104.講習終了とスキルプリセット
「その様子だと無事に取得出来たみたいだな。おめでとう」
「ありがとさん。肩と首を生け贄になんとか覚える事が出来たわ」
「ははは、いいじゃね〜か。俺達の場合スキル取得まで数日はかかるんだ。たかだか1時間ちょいで覚えれただけマシってもんだ」
「マジか!今ほど渡り人で良かったと思った事ないわ」
俺の様子を察したペーターから祝福の言葉を貰う。それに対し冗談で返すも、この世界の住民事情を聞き逆に驚く羽目になった。
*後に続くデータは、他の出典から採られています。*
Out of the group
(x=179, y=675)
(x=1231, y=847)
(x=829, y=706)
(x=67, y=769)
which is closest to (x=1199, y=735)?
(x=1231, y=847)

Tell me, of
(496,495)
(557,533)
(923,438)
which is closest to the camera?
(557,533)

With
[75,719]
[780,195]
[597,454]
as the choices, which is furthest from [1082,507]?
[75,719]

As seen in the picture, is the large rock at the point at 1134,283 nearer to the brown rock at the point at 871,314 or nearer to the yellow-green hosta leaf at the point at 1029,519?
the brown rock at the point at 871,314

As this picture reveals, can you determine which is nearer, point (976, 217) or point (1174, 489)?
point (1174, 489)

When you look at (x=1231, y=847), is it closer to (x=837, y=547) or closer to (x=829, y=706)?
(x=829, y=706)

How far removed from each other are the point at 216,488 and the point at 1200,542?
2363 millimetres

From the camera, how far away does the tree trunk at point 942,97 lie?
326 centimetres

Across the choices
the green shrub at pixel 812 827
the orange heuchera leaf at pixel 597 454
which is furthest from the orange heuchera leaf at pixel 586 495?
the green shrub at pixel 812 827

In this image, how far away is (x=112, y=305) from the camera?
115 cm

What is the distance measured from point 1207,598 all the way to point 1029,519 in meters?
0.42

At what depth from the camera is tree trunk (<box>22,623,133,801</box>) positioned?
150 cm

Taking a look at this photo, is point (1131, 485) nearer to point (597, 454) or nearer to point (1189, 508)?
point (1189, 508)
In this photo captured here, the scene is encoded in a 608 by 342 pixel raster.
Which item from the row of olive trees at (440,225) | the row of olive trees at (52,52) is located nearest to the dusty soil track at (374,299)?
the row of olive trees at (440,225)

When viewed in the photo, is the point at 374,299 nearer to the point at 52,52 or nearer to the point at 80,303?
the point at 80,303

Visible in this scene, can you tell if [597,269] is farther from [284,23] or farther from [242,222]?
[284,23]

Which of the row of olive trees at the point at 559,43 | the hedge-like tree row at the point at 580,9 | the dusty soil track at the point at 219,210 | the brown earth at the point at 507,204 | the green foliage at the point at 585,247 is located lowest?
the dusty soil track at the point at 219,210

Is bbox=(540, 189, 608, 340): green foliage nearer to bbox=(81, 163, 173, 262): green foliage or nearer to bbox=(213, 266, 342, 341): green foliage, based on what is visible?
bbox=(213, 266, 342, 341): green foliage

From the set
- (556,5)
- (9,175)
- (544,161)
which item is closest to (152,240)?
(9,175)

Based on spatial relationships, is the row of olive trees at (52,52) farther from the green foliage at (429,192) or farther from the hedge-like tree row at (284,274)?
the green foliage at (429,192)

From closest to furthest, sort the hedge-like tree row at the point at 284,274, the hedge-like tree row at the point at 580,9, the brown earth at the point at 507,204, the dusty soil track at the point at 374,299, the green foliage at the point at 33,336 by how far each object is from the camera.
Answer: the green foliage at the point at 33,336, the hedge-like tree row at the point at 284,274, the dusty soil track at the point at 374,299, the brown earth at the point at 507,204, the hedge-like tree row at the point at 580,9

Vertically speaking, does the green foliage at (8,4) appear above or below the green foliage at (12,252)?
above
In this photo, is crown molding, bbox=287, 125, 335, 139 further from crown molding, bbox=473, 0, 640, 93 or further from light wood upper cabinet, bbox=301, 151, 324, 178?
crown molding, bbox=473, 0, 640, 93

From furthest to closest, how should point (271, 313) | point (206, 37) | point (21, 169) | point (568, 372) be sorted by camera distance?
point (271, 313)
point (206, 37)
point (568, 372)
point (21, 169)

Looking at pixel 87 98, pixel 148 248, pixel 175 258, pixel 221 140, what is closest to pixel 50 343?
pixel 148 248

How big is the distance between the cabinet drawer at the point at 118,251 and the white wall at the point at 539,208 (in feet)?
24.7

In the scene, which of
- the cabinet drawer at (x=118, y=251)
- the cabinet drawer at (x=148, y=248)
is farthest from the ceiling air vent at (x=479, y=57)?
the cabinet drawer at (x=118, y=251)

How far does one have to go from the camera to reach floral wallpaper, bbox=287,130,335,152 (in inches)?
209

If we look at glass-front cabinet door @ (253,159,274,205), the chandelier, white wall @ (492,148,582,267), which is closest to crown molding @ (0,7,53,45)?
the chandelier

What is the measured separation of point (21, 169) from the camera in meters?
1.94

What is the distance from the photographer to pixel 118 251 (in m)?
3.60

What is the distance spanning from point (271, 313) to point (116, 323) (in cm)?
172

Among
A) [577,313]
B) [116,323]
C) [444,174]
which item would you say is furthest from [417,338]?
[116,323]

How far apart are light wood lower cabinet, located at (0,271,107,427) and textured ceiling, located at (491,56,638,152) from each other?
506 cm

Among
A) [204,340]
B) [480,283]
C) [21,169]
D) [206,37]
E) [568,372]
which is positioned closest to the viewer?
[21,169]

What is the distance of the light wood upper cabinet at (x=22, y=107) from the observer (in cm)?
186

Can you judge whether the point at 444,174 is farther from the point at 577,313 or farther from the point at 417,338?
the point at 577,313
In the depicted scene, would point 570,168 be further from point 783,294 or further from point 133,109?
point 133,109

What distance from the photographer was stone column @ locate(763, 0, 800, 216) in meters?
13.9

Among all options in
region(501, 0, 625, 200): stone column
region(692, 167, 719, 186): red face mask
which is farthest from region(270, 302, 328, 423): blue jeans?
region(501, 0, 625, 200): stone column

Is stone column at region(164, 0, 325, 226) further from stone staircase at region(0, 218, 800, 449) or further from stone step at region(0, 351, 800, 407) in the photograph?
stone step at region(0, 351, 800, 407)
「それよりまだ講習時間が1時間くらい残ってるがどうする?スキルのレベル上げは出来るが・・・」
「絶対嫌や!スキルレベルはアーツ使ってじっくり上げるから今日はこれまでって事で」
「やっぱりそうか。それじゃあ完了の手続きするから管理小屋まで戻るぞ」
「りょ〜かい」
言われた通り2人で管理小屋まで帰り、手続きを手早く済ませる。その後ペーターは形式ばった口調で、
「それでは今回の講習を終了する。そろそろギルドも閉まるから寄り道せずに報告に行くんだぞ」
終了の宣言をした。
「オーケー。ちなみに明日の朝イチでまた予約してるから、そん時はよろしく頼むわ」
「明日もか!?それじゃあこっちも準備しとくから遅れるんじゃないぞ」
「あいよ。じゃ〜またな〜」
「気をつけて帰るんだぞ」
明日について簡単に話した後、ペーターの見送りを背に真っ直ぐ農業ギルドへ向かった。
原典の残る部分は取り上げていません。